[Spatial question entries]
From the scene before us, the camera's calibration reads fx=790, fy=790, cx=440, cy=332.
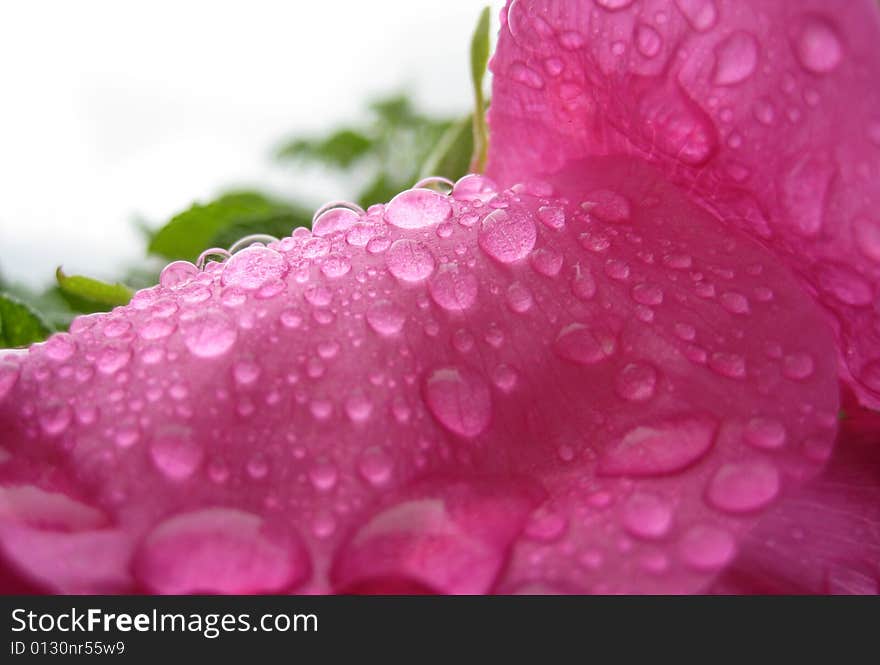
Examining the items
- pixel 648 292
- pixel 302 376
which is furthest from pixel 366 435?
pixel 648 292

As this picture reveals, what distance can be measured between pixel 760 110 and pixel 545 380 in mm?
162

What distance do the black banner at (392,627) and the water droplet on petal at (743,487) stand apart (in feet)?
0.12

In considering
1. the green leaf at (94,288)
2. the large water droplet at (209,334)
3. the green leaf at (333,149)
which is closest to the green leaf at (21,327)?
the green leaf at (94,288)

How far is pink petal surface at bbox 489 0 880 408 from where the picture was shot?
13.2 inches

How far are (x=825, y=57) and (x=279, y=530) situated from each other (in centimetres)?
29

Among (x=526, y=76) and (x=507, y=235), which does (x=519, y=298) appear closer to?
(x=507, y=235)

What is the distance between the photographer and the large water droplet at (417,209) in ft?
1.36

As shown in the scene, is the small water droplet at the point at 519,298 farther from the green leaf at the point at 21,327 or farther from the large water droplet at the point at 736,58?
the green leaf at the point at 21,327

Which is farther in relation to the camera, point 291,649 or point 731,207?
point 731,207

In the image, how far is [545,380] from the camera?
0.35m

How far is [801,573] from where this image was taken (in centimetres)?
34

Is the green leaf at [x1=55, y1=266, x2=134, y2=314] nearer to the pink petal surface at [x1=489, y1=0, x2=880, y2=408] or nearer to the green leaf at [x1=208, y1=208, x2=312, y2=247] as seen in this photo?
the green leaf at [x1=208, y1=208, x2=312, y2=247]

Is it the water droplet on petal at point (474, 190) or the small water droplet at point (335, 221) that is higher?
the water droplet on petal at point (474, 190)

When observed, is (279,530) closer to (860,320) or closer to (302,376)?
(302,376)
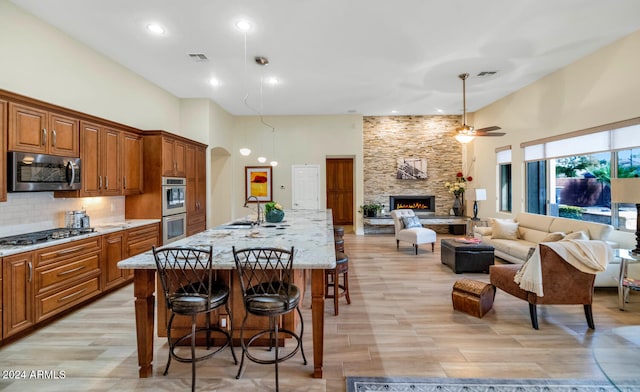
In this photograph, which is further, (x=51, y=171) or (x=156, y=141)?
(x=156, y=141)

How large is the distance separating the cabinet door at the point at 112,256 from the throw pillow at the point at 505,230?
6.46 metres

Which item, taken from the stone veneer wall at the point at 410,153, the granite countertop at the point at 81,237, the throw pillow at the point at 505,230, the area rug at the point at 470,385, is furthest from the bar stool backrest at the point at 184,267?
the stone veneer wall at the point at 410,153

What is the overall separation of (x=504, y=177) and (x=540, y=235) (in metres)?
2.50

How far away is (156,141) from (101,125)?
923 millimetres

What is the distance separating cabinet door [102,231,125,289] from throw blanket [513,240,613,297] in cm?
500

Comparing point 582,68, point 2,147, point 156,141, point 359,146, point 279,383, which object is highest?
point 582,68

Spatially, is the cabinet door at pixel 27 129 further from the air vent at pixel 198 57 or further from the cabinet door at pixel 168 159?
the air vent at pixel 198 57

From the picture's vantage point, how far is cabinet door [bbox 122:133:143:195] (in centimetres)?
465

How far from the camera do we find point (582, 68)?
4914 millimetres

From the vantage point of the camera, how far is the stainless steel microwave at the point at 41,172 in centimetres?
299

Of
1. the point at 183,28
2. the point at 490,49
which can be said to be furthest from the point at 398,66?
the point at 183,28

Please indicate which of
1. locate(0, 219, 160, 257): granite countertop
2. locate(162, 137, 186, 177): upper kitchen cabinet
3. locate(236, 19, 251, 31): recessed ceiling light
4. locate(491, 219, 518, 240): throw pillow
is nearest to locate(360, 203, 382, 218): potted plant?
locate(491, 219, 518, 240): throw pillow

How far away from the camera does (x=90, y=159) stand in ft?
13.2

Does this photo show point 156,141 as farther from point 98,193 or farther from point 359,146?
point 359,146
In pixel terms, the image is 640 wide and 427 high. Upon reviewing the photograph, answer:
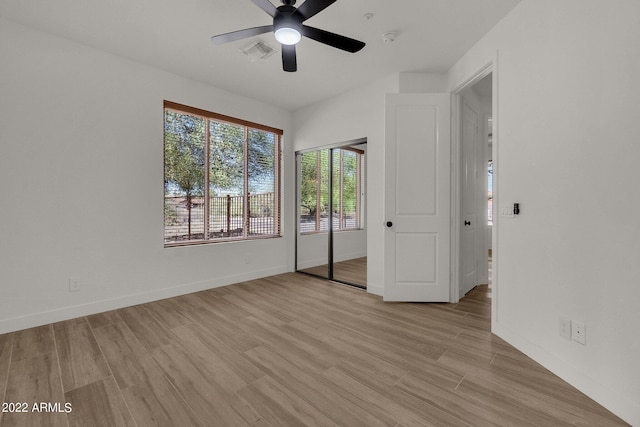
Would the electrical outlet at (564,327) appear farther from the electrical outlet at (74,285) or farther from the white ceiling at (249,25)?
the electrical outlet at (74,285)

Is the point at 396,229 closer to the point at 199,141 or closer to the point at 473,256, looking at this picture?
the point at 473,256

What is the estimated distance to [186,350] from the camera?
2232mm

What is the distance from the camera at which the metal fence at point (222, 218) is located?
3.67m

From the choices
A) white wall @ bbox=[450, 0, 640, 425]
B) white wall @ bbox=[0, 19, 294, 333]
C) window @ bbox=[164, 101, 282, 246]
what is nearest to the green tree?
window @ bbox=[164, 101, 282, 246]

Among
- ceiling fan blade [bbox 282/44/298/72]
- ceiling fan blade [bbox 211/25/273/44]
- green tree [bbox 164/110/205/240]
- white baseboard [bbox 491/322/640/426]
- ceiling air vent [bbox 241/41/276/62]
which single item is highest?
ceiling air vent [bbox 241/41/276/62]

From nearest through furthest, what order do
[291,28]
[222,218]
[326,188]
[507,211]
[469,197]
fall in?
[291,28]
[507,211]
[469,197]
[222,218]
[326,188]

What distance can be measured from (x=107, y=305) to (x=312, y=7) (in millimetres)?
3475

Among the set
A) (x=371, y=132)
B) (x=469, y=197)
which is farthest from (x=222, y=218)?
(x=469, y=197)

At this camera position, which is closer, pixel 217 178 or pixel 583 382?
pixel 583 382

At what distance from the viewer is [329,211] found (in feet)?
15.0

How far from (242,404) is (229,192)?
3.05 meters

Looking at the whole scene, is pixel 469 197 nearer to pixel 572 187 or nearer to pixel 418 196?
pixel 418 196

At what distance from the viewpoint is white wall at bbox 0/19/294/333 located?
8.40 feet

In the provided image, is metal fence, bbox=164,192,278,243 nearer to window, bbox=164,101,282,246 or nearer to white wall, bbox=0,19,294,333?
window, bbox=164,101,282,246
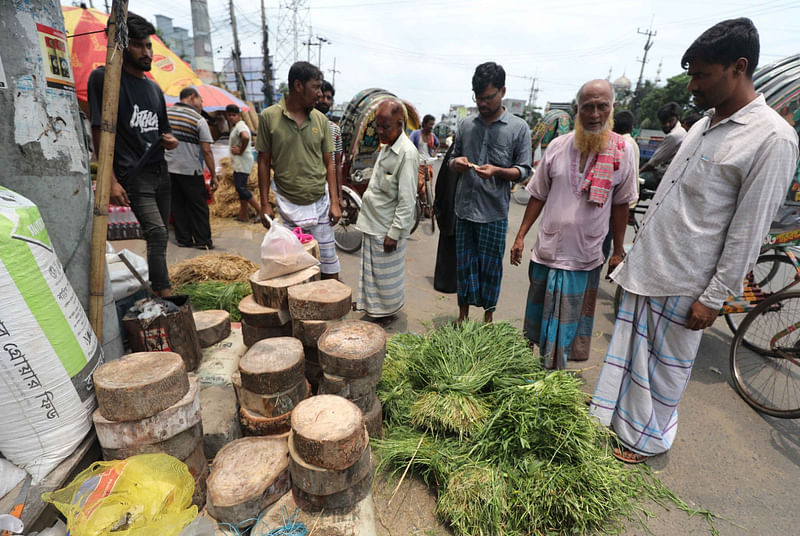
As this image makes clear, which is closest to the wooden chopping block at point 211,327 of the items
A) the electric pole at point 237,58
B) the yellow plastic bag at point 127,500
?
the yellow plastic bag at point 127,500

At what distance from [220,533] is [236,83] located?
2618cm

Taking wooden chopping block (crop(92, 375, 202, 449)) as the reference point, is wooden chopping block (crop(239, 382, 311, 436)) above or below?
below

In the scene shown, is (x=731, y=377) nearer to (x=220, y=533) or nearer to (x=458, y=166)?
(x=458, y=166)

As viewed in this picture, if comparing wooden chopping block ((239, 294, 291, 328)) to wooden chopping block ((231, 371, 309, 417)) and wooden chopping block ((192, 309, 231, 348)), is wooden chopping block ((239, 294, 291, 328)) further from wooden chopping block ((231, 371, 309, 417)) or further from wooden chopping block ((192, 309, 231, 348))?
wooden chopping block ((231, 371, 309, 417))

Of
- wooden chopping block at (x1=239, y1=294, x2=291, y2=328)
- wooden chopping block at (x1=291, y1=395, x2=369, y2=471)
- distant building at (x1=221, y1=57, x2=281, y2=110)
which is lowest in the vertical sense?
wooden chopping block at (x1=291, y1=395, x2=369, y2=471)

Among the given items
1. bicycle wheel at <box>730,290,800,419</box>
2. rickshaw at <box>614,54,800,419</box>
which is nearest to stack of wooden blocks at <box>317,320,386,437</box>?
rickshaw at <box>614,54,800,419</box>

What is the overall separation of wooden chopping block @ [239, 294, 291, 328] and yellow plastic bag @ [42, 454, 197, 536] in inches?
40.7

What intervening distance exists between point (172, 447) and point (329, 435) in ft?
2.10

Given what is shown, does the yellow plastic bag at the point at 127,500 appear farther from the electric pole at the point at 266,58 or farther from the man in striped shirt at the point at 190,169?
the electric pole at the point at 266,58

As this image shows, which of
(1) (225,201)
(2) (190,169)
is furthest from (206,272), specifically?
(1) (225,201)

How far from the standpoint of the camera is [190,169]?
5.16 metres

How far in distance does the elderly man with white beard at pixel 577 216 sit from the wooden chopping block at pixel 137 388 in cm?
222

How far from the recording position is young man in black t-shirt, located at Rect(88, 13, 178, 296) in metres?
2.58

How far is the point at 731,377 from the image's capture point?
309cm
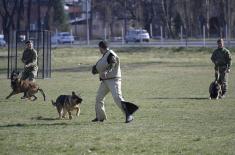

### STATED GOAL
State how many lines in the listing contain the string "nearer", matching case exactly. Reply with the number only.

### FULL SOLUTION
4